• EXIGENCES DU PROBLÈME
Présentez chaque ligne de la liste ci-dessous comme une chaîne dans une liste JSON, en omettant les lignes vides. N'incluez pas les images dans la réponse.

====================

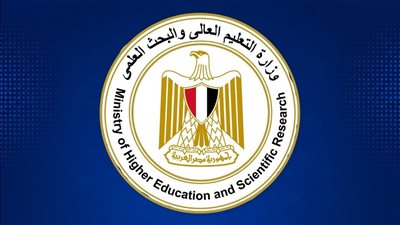 التعليم العالي تحذر طلاب الشهادات المعادلة من تنبيهات مهمة بشأن حساب المجموع الاعتباري إلكترونيًا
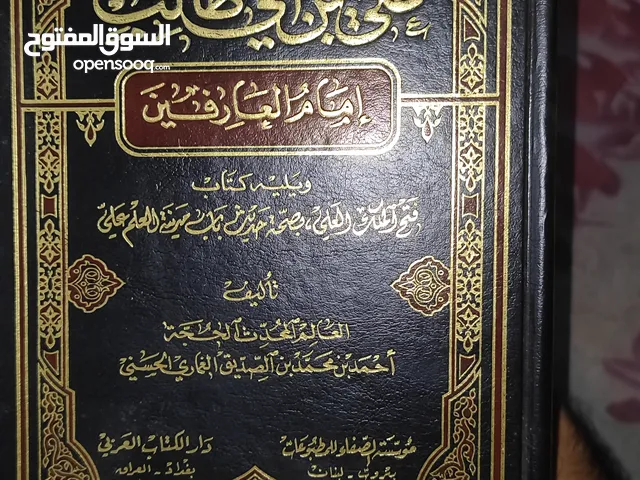 كتاب الامام علي طبعه قديمه مايقيمه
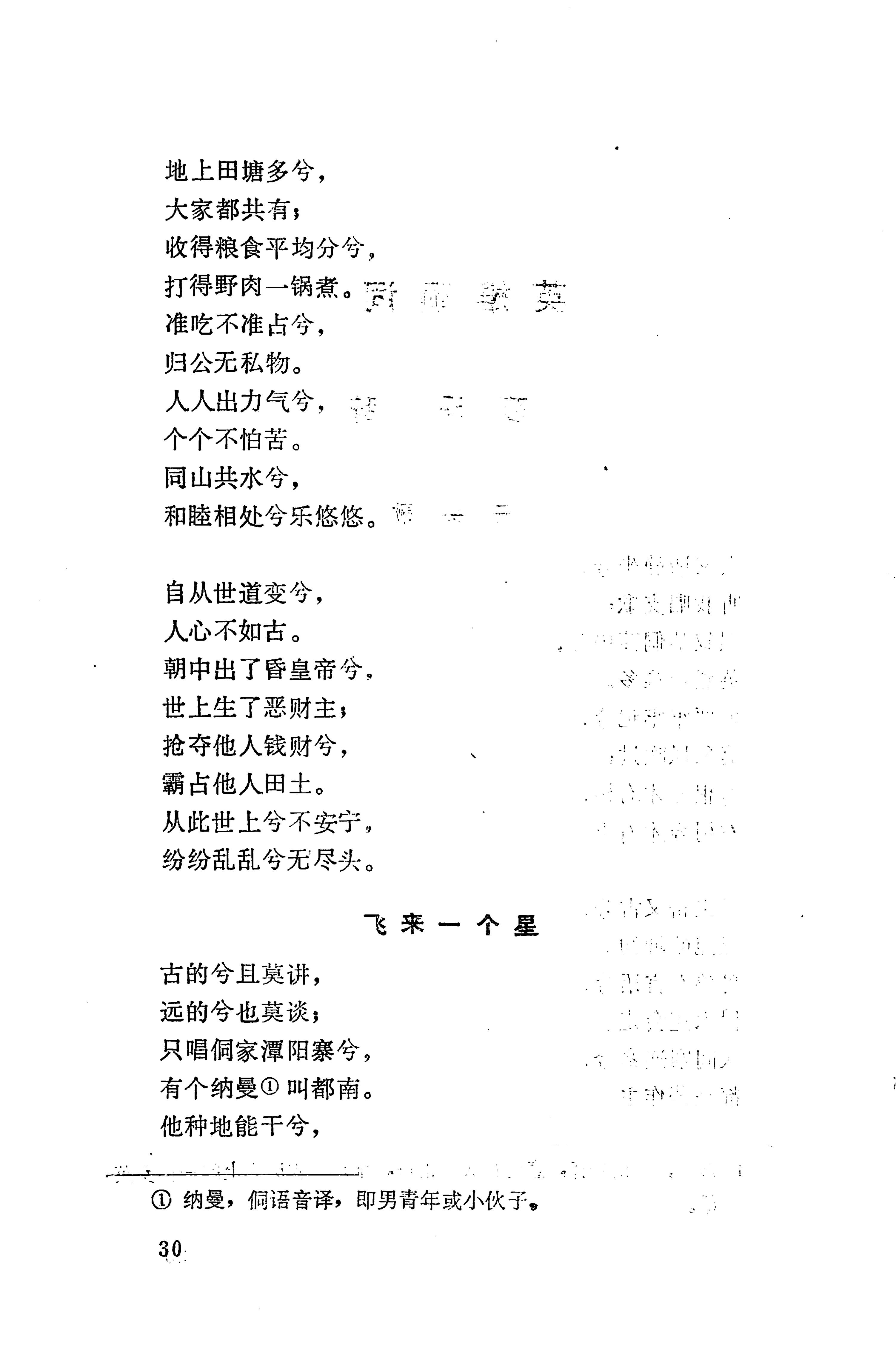 侗垒_48.jpg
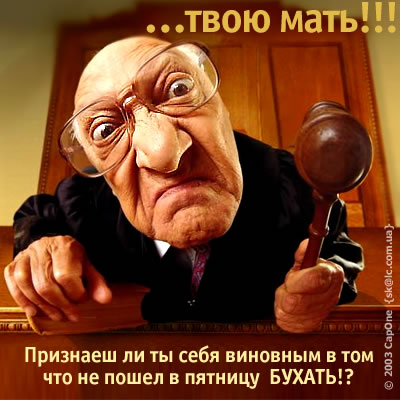 Всех с пятницей!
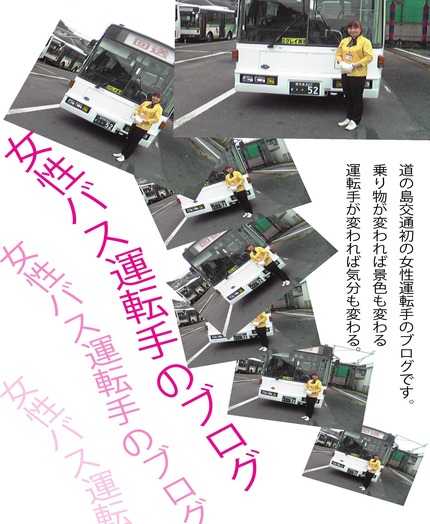 女性バス運転手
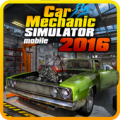 Car Mechanic Simulator 2016 Mod APK icon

====================

• TÂCHE ACCOMPLIE
[
  " التعليم العالي تحذر طلاب الشهادات المعادلة من تنبيهات مهمة بشأن حساب المجموع الاعتباري إلكترونيًا",
  " كتاب الامام علي طبعه قديمه مايقيمه",
  " 侗垒_48.jpg",
  " Всех с пятницей!",
  " 女性バス運転手",
  " Car Mechanic Simulator 2016 Mod APK icon"
]